Maybe it's just my bad attitude.

-- Mme. Crabbypants


  1. Hi Zoomdoggies,
    Please come by my blog and pick up your award.

  2. LOL, excuse me for laughing but I am a naturally happy person. Ka Zing! My neurologist told me once that I was going to be OK because I have such a good positive attitude. All I could think was,are you crazy? You don't know me at all. What I think people see in me is my "whatever" attitude and my sense of humor. I do find MS to be hysterical, seriously, some of the crap it does? Hot is cold, cold is hot, blah blah---it is a cosmic joke. Here is the REALLY crazy part, for the first years I BELIEVED that Dr., yeah, man, it was my "positive attitude!" Now, after 20 years, clearly my attitude had NOTHING TO DO WITH IT. My MS has taken the natural, most common course,PERIOD. Same with cancer, all a positive attitude does is make OTHER PEOPLE feel better about your condition. Ya sure, moping around and self-pity is a downer and I'm sure your body won't dig that, but I hear ya. The better than thou positive/got me God MSers make me sick. Better person? I was a fine person BEFORE MS, thank you very much. I was aware, I was solid, loving, thoughtful and good(damn it!) LOL
    I get the "you're a survivor" too, like you said---WHAT'S THE ALTERNATIVE?? Geez

  3. Oh Zoom,

    So, inspirational sayings only make you itch? Depending on my mood and the context, they make me want to spit nails.

    I can appreciate the upside of working on our attitude. Really, I can. And, I do find many things to be grateful for in spite of being sick. But being grateful for chronic illness, nope.

    I think the relentless need of our society to elevate the status of people with illness is out of hand. It reeks of a discomfort with acknowledging the reality of an unpretty situation. And of course, stories of martyrs are better for fundraising.

    I saw a sign in the grocery store, "All breast cancer survivors are heroes". So just what the heck does that mean? What about those who died? And, those who survived got hero status for early detection, good genes, or what?

    When we say crap like hero, brave, etc., it puts a burden of expectation on those who are sick to be even more positive and perkier than average healthy folks. Now what's up with that?!

    All right Madame Crabbypants - quit pushing my buttons ;)

  4. Only "MS Sucks" is acceptable to Patti. You tell her anything else and you will likely get a tongue lashing in not so lady like language.

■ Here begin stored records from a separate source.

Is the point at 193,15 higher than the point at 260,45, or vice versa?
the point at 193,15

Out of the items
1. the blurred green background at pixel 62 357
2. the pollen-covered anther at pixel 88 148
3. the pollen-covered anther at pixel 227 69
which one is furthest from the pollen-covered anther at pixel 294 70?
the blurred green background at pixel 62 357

    Caregivingly Yours, Patrick

  5. I often tell my wife the only positive thing I've gained from having MS is the many ways I've figured out how to work "bite me" into the conversation.

  6. So well said. It needed to be said. thanks for doing so.

  7. Amen sister! Have been wanting to go "medical"on all who profit from my misfortune in having ms(inept MS specialists, big pharma, the insurance industry and the health no care system.). And please it is not my angrey 'stage' of grief. This sucks- it has ruined what is left of my life.